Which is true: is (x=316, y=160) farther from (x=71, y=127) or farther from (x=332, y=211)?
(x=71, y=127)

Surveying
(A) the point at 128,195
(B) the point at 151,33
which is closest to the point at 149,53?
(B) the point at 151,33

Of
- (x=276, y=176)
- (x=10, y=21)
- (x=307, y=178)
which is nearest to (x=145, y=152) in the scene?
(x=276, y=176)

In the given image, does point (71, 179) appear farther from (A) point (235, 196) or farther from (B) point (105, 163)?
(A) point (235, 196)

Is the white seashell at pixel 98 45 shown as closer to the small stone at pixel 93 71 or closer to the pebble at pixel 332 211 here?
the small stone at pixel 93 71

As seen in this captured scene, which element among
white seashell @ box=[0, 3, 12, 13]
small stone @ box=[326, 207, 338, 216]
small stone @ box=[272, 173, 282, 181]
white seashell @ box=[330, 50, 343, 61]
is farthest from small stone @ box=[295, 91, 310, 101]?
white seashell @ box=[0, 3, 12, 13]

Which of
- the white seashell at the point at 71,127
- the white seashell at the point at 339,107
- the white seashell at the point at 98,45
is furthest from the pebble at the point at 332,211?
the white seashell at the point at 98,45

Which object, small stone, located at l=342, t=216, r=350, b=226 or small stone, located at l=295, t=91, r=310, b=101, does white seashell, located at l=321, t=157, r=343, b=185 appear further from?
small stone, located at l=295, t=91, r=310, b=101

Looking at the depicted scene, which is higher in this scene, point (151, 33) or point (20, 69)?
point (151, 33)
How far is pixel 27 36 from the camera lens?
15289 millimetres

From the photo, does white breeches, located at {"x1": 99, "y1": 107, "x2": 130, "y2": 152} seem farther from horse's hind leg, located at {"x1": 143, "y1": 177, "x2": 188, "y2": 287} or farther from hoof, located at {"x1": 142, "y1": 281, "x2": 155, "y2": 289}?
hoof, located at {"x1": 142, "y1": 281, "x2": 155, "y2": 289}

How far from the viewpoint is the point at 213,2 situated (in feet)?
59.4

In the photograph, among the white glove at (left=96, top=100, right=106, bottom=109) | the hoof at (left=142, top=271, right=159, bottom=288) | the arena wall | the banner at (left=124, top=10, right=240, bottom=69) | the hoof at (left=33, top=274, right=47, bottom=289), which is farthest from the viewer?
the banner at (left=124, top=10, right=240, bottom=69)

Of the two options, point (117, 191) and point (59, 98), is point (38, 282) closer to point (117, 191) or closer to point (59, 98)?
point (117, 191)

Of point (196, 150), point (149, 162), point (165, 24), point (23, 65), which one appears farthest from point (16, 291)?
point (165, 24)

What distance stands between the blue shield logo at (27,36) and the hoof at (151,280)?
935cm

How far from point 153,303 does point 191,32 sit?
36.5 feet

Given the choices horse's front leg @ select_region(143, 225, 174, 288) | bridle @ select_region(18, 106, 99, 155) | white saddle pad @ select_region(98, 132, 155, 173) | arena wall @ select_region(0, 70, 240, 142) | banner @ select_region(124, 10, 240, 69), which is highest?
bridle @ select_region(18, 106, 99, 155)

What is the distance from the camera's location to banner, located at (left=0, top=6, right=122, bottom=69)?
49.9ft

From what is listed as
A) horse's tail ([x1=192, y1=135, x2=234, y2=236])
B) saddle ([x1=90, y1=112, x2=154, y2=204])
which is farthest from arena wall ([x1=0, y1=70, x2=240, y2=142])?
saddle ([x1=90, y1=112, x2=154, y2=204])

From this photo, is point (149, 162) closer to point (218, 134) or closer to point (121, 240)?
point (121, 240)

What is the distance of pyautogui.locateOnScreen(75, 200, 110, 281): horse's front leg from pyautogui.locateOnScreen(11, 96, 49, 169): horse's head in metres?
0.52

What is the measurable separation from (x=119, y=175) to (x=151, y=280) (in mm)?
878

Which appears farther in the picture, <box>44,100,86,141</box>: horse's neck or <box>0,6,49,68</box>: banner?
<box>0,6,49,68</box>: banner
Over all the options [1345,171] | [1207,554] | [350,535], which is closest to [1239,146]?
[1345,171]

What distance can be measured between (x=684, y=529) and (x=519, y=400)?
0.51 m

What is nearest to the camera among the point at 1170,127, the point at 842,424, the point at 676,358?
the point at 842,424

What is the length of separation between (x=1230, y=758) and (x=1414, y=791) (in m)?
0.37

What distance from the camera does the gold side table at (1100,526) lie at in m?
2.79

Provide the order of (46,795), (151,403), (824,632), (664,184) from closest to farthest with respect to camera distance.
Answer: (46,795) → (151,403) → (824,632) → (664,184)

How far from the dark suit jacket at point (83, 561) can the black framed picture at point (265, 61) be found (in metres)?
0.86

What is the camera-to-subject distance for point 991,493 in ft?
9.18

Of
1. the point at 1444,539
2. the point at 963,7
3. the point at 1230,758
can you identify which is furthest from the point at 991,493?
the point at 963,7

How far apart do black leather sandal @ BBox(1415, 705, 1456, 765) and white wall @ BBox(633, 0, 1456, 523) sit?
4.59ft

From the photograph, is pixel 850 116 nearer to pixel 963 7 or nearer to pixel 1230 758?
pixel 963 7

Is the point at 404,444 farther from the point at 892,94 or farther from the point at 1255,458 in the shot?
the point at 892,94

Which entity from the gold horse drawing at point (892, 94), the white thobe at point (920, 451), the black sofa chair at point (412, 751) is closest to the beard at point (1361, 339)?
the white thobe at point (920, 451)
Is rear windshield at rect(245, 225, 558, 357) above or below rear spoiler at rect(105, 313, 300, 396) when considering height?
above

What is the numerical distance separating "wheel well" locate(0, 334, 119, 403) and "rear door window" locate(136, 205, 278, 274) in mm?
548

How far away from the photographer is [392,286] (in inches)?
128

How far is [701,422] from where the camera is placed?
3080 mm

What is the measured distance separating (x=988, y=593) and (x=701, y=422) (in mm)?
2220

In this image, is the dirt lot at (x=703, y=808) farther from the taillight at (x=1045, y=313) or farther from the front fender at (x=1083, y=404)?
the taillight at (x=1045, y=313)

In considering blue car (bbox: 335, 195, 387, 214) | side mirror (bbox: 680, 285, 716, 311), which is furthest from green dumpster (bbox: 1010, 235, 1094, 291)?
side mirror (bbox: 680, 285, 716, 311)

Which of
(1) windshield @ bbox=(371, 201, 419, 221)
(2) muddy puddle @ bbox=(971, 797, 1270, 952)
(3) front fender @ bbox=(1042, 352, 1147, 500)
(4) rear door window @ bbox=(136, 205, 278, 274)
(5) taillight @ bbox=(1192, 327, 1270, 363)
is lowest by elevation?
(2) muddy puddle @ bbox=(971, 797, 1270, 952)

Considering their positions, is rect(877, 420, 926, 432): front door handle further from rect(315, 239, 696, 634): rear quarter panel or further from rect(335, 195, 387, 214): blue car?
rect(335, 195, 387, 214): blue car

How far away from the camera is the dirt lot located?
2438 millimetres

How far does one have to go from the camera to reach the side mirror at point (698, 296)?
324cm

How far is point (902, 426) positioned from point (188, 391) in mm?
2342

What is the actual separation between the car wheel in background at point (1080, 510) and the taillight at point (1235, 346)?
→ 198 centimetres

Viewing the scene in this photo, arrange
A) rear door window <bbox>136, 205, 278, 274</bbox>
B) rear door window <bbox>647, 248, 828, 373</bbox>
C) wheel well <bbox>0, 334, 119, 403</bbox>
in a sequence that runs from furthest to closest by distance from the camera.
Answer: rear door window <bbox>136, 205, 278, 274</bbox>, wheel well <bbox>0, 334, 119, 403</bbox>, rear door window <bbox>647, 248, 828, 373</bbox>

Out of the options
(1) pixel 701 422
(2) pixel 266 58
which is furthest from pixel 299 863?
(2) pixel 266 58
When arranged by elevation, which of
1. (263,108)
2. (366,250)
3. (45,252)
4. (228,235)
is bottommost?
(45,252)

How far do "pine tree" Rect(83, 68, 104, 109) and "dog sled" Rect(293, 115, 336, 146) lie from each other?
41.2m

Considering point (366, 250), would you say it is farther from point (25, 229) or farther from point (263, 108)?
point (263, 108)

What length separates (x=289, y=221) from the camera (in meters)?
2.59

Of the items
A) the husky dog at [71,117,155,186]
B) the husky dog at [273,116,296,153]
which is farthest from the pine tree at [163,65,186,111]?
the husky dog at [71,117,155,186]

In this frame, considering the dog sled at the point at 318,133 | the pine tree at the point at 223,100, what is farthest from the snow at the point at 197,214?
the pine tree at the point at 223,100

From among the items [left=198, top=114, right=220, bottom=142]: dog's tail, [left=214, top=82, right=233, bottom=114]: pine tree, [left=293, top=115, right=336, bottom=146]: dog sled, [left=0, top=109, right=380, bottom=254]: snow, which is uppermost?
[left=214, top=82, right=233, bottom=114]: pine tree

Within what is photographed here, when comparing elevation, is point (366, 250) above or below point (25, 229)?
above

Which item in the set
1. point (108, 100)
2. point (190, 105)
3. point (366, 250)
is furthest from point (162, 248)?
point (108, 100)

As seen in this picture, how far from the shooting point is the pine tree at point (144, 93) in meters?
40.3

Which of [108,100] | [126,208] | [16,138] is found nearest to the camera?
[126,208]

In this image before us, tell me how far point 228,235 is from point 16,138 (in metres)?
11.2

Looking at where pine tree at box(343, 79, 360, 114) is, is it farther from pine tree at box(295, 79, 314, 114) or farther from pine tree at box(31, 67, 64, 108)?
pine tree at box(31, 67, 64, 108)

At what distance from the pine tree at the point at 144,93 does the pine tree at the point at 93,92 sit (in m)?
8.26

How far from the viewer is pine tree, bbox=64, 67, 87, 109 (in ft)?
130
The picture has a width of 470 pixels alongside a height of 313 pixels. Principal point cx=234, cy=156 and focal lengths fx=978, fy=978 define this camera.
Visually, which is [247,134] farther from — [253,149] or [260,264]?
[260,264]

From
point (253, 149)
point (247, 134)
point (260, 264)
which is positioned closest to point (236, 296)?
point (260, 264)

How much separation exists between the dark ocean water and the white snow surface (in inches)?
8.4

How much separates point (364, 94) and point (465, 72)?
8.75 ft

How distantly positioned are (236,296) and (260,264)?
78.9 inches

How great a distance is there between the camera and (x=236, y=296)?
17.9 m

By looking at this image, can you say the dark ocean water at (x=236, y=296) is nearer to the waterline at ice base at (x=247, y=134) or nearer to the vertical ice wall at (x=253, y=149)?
# # # #
### AIM
Copy the stretch of lines from the line containing "Viewing the scene in this photo, arrange" through the line containing "in a sequence", reproducing them word for word.

### OUTPUT OF THE TASK
Viewing the scene in this photo, arrange
A) rear door window <bbox>136, 205, 278, 274</bbox>
B) rear door window <bbox>647, 248, 828, 373</bbox>
C) wheel well <bbox>0, 334, 119, 403</bbox>
in a sequence that runs from furthest to closest by distance from the camera.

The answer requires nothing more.